Create handler files in server/queue/{queueKey}.ts. Each file must default-export an object with a queue method:

server/queue/enrichment.ts
export default {
    async queue(batch: MessageBatch<unknown>, env: PlaycademyEnv): Promise<void> {
        for (const message of batch.messages) {
            try {
                const data = message.body as { type: string; payload: unknown }
                // ... process message
                message.ack()
            } catch {
                message.retry()
            }
        }
    },
} satisfies QueueHandler

Handler Validation

The CLI validates that every queue declared in your config has a matching handler file, and every handler file has a matching config entry. Mismatches cause build errors:

  • Missing handler: Missing queue handler files for: enrichment. Add files under server/queue/{name}.ts
  • Missing config: Queue handlers exist without config entries: enrichment. Declare them in integrations.queues

Message Lifecycle

Each message in a batch exposes two methods:

MethodDescription
message.ack()Acknowledge successful processing (removes from queue)
message.retry()Request redelivery (up to maxRetries attempts)

Batch Processing

Messages are delivered in batches.

Process each message individually and call ack() or retry() per message to avoid reprocessing the entire batch on partial failures.

Accessing Message Data

server/queue/notifications.ts
interface NotificationPayload {
    userId: string
    type: 'achievement' | 'reminder'
    message: string
}

export default {
    async queue(batch: MessageBatch<unknown>): Promise<void> {
        for (const message of batch.messages) {
            const { userId, type, message: text } = message.body as NotificationPayload

            // message.id — unique message identifier
            // message.timestamp — when the message was enqueued
            // message.attempts — number of delivery attempts

            message.ack()
        }
    },
} satisfies QueueHandler

Batching

In production, messages are not delivered instantly. Cloudflare accumulates messages into batches and delivers them to your handler when either threshold is reached — whichever comes first:

ThresholdDefaultWhat happens
maxBatchSize10Batch delivers as soon as this many messages queue up
maxBatchTimeout5sBatch delivers after this long, even if partially full

For example, with defaults: if you send 10 messages quickly they deliver immediately as a full batch. If you send 1 message and stop, it delivers after ~5 seconds in a batch of one.

Local Queue Behavior

In local development, queue messages are delivered immediately to your handlers — no batching delay and no size threshold.

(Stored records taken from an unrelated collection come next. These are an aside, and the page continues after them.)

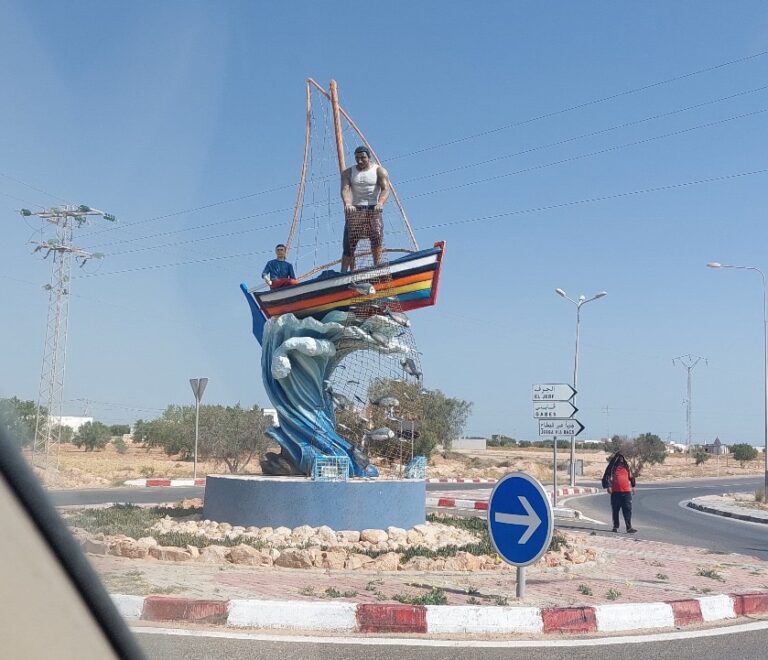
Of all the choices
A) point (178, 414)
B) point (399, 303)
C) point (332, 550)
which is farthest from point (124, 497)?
point (178, 414)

Tune both thresholds to match your workload:

playcademy.config.js
export default {
    name: 'My Game',
    integrations: {
        queues: {
            enrichment: {
                maxBatchSize: 5, // smaller batches, more frequent delivery
                maxBatchTimeout: 1, // deliver partial batches after 1 second
            },
        },
    },
}

Latency vs Throughput

Lower thresholds mean faster delivery but more frequent, smaller batches. For high-throughput workloads, larger values are more efficient because they amortize per-batch overhead across more messages.